━━ Dataset entries

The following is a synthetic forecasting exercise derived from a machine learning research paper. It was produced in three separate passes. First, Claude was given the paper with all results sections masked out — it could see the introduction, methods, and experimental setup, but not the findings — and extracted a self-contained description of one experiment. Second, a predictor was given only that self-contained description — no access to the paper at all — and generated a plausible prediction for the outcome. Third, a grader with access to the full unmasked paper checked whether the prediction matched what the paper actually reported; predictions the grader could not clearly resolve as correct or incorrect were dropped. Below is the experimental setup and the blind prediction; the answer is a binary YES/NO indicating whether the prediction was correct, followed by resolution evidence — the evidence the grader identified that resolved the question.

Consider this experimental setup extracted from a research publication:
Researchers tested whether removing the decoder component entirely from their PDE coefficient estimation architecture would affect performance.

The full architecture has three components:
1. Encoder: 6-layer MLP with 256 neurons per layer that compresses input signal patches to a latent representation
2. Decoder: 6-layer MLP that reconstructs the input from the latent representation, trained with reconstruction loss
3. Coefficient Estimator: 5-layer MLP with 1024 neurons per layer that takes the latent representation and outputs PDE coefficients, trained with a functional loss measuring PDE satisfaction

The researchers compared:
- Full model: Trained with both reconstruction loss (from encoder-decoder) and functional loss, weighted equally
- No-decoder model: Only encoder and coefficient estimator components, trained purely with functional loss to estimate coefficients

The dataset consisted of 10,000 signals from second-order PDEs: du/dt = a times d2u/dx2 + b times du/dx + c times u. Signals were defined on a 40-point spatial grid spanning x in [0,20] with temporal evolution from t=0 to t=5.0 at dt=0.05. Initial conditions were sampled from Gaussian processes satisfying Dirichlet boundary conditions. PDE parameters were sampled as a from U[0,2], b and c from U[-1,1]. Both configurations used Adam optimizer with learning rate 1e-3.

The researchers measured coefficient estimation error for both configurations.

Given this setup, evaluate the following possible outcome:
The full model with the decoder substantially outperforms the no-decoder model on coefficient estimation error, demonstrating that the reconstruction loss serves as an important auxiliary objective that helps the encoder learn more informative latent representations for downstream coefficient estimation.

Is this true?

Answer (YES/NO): YES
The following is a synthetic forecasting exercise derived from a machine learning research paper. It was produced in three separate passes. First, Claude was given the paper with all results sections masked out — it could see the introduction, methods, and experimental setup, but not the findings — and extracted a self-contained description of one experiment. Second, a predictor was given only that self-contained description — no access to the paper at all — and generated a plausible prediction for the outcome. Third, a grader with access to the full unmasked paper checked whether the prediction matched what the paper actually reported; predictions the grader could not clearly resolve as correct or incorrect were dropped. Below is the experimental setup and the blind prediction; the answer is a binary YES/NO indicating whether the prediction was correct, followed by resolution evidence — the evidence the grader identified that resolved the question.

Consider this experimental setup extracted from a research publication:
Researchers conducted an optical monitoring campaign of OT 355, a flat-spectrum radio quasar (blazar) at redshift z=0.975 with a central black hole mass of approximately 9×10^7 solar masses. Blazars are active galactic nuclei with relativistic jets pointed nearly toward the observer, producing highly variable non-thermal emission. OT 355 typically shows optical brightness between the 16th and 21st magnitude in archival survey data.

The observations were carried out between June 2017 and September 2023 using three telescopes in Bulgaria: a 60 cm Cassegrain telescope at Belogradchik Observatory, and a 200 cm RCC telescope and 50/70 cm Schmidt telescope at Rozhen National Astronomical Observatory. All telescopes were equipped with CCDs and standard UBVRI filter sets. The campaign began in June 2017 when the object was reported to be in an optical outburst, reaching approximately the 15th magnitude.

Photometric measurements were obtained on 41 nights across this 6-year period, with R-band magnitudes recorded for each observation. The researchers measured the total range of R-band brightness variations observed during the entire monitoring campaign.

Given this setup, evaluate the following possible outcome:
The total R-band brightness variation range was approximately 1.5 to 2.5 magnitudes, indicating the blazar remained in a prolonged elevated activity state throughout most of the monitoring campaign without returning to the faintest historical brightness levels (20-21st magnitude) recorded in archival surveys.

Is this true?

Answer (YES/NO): NO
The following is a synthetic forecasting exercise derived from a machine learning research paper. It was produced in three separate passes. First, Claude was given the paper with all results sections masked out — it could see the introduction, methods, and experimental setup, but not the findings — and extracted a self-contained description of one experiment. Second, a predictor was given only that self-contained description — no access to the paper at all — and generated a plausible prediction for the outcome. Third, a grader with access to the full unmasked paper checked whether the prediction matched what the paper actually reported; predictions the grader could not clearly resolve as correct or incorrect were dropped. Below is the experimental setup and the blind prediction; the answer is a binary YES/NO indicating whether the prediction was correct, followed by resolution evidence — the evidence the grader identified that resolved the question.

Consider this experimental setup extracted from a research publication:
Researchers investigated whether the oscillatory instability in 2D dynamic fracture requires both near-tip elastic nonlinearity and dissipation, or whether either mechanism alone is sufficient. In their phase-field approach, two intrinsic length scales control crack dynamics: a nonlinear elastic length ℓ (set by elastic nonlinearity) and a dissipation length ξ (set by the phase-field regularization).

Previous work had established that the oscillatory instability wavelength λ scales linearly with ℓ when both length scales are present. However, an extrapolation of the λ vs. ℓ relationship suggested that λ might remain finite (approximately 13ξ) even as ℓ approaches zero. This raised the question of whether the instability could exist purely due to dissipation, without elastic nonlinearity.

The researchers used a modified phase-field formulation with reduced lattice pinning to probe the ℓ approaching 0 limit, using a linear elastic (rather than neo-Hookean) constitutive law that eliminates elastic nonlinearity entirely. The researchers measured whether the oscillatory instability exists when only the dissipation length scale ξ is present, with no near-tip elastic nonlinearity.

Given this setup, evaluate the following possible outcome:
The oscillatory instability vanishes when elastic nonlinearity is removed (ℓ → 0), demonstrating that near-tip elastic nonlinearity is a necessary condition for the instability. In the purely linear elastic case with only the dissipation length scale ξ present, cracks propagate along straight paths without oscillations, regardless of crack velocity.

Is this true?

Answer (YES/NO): NO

━━━━

Aim of the task> Give back precisely the lines above that start at the line containing "2. Decoder: 6-layer" and end at the line containing "- Full model: Trained", inclusive. No other lines belong in the output.

Result of this task>
2. Decoder: 6-layer MLP that reconstructs the input from the latent representation, trained with reconstruction loss
3. Coefficient Estimator: 5-layer MLP with 1024 neurons per layer that takes the latent representation and outputs PDE coefficients, trained with a functional loss measuring PDE satisfaction

The researchers compared:
- Full model: Trained with both reconstruction loss (from encoder-decoder) and functional loss, weighted equally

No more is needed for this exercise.